Employment rate rises to 5-month high in September 
Nation

Youth drives growth in social security enrolments

Men continue to dominate enrolment (around 80%), but women’s share at roughly 20% reflects gradual gender inclusion.

Vismay Basu

NEW DELHI: India’s formal employment ecosystem appears to be regaining strength despite global economic headwinds, as new data from the Employees’ State Insurance Corporation (ESIC) and the Employees’ Provident Fund Organisation (EPFO) show steady payroll expansion powered mostly by younger workers.

The latest ESIC payroll report for October 2025 and the EPFO payroll release of September 2025 together paint a picture of an economy that, while still adjusting to post-pandemic realities, is creating jobs with social security coverage at a sustained pace. The data also signal a critical structural shift, the growing participation of youth in formal employment.

ESIC’s consolidated payroll figures from FY 2017–18 to FY 2024–25 show insured employees rising from 2.9 crore to nearly 3 crore, a clear sign of labour formalisation. Around 70% of contributors belong to the 22–35 age group, while the over-35 segment grew from one crore to 1.2 crore, suggesting improving job continuity. Men continue to dominate enrolment (around 80%), but women’s share at roughly 20% reflects gradual gender inclusion.
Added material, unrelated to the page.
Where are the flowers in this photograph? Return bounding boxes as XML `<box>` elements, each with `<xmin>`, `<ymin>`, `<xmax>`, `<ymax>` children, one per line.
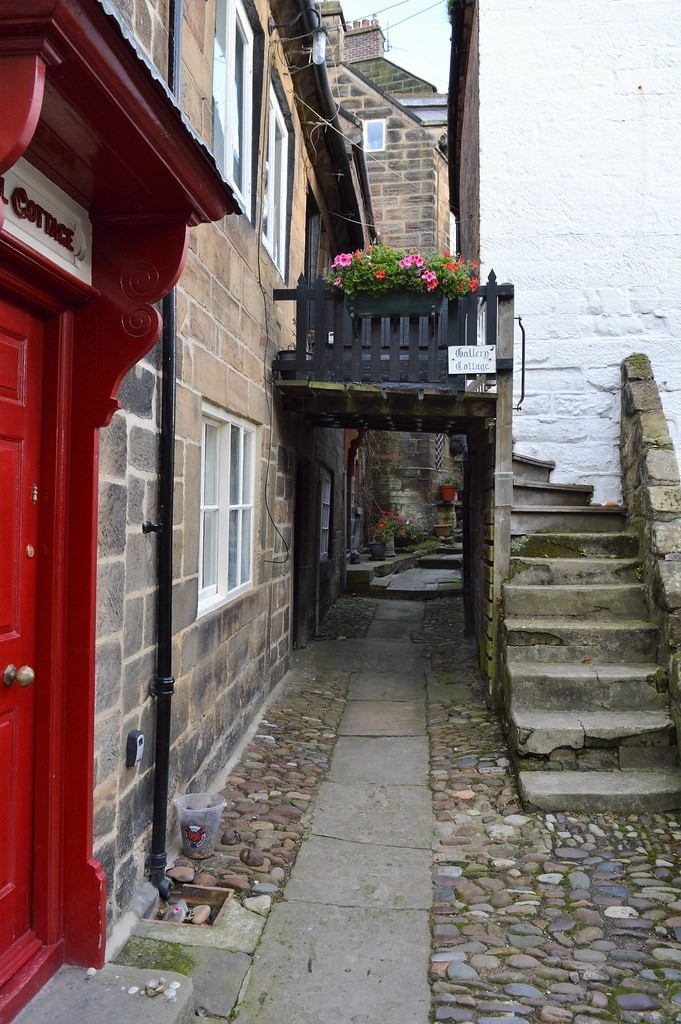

The data indicates that more Indians now hold stable, salaried jobs with access to health insurance and provident fund savings. This shift is particularly striking given the pandemic-induced contraction in 2020–21, when ESIC contributors fell by about 30 lakh. The rebound since has been sharp: 1.5 crore new contributors in 2021–22 and 1.7 crore in 2022–23, marking a rapid recovery in employment-linked social security coverage.

Monthly data through August 2025 show roughly three crore contributors on ESIC rolls, with 16–20 lakh new registrations each month. Nearly 70% of these begin contributing immediately, while 20–30 lakh contributors exit each month due to job changes, resignations, or crossing the Rs 21,000 salary ceiling.

The 22–25 and 26–28 age groups dominate new registrations, underscoring the influx of young workers into formal employment. EPFO numbers reflect a similar trajectory.

Net new provident fund subscribers grew from 15.5 lakh in 2017–18 to nearly 1.3 crore in 2024–25. While the pandemic year (2020–21) saw net additions dip to 77 lakh, the following years rebounded sharply — 1.22 crore in 2021–22 and 1.39 crore in 2022–23.

Between April and July 2025, monthly net additions averaged 1.7–2.1 million, with the 22–25 age group accounting for about a third of new subscribers and the 18–21 bracket another significant share.

Major industrial and service hubs — Maharashtra, Karnataka, Tamil Nadu, Gujarat, Haryana, Delhi, and Telangana -- contributed more than two-thirds of all new EPF enrolments, highlighting the regional concentration of formal employment opportunities.